## [Brano scelto]
+++

Nel 1937, Karl Jaspers – professore sposato con Gertrud Mayer – decise di non divorziare da sua moglie ebrea e di continuare negli insegnamenti, fu costretto così ad abbandonare l’università e la terra di Germania per riparare in Svizzera. 
Nel 1946, il filosofo tedesco tornò nel suo Paese e tenne una serie di lezioni che avevano come oggetto “La questione della colpa”. Il tema centrale di quel nuovo periodo d’insegnamento era in una sentenza che non concede margini d’innocenza: “Che noi siamo ancora vivi, questa è la nostra colpa”.
Jaspers parla di quattro modi di concepire la colpa. 1) Colpa giuridica; riferita alle azioni che trasgrediscono la legge. Che possono essere provate giuridicamente, di competenza dei tribunali, con imputazioni rivolte ai singoli individui. 2) Colpa politica; riferita alle azioni degli uomini di Stato e coinvolge quanti appartengono a quello Stato, perché “ciascuno porta una parte di responsabilità riguardo al modo come viene governato”. La democrazia, infatti, ci rende responsabili e quindi, negli errori, colpevoli. 3) Colpa morale; riferita alla colpa individuale rilevabile al tribunale della propria coscienza “a cui non si può chiedere un trattamento amichevole”. La giustificazione secondo cui “gli ordini sono ordini” qui non trova accoglienza, perché non ha valore sul piano morale. Di fronte alla propria coscienza, “i delitti rimangono delitti anche se vengono ordinati”. 4) Colpa metafisica; riferita a quella colpa che investe qualsiasi uomo che tollera ingiustizie e malvagità che possono essere inflitte a un proprio simile e non fa nulla per impedirlo. Questa colpa ha per oggetto l’infrazione del Principio della solidarietà tra gli uomini. Con l’offesa della solidarietà, viene messa a rischio quella base di appartenenza al genere umano che poggia sul riconoscimento di se stessi nell’altro. A questo livello, scrive Jaspers: “Il modo di sentirsi colpevole non può essere compreso da un punto di vista giuridico, politico o morale, ma il fatto che uno sia ancora in vita, dopo che sono accadute cose sul genere delle atrocità naziste, costituisce per lui una colpa incancellabile, perché, pur di salvare la propria vita, ha rinunciato alla vita degna che, nel caso dell’uomo, vuole che si viva insieme o non si viva affatto”.

+++

## [Informazioni estratte]
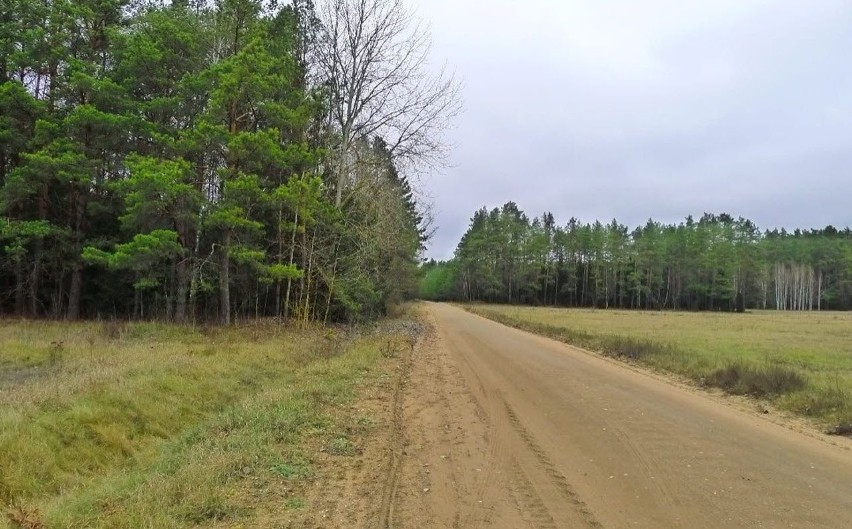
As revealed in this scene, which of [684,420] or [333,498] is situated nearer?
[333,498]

+++

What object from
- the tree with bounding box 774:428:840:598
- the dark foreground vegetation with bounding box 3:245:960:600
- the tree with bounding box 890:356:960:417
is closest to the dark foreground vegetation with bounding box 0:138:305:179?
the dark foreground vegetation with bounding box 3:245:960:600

+++

## [Obiettivo]
Prosegui il brano su Karl Jaspers e la questione della colpa, riprendendo dopo la sua ultima frase.

## [Risultato]
...Questa matrice sentimentale - a cui Jaspers fa riferimento - è la stessa matrice pre-giuridica e pre-politica che aveva fatto dire a Immanuel Kant: “L’uomo va trattato sempre come un fine e mai come un mezzo”. Il nazismo invece ha significato proprio: la riduzione dell’uomo a cosa. E’ possibile quindi dire che l’elemento tragico del nazismo non risiede tanto nella sua ferocia e nella sua crudeltà, che la storia su scale diverse ha sempre registrato, ma nell’oggettivazione dell’uomo, nella sua riduzione allo statuto della cosa. Questa è la colpa metafisica. Una colpa da cui non è possibile riscattarsi, perché ciò che il nazismo ha inaugurato, l’oggettivazione dell’uomo, è la forma che l’umanità va via via assumendo sotto il regime della tecnica, che proprio nell’organizzazione nazista ha trovato il suo primo abbozzo.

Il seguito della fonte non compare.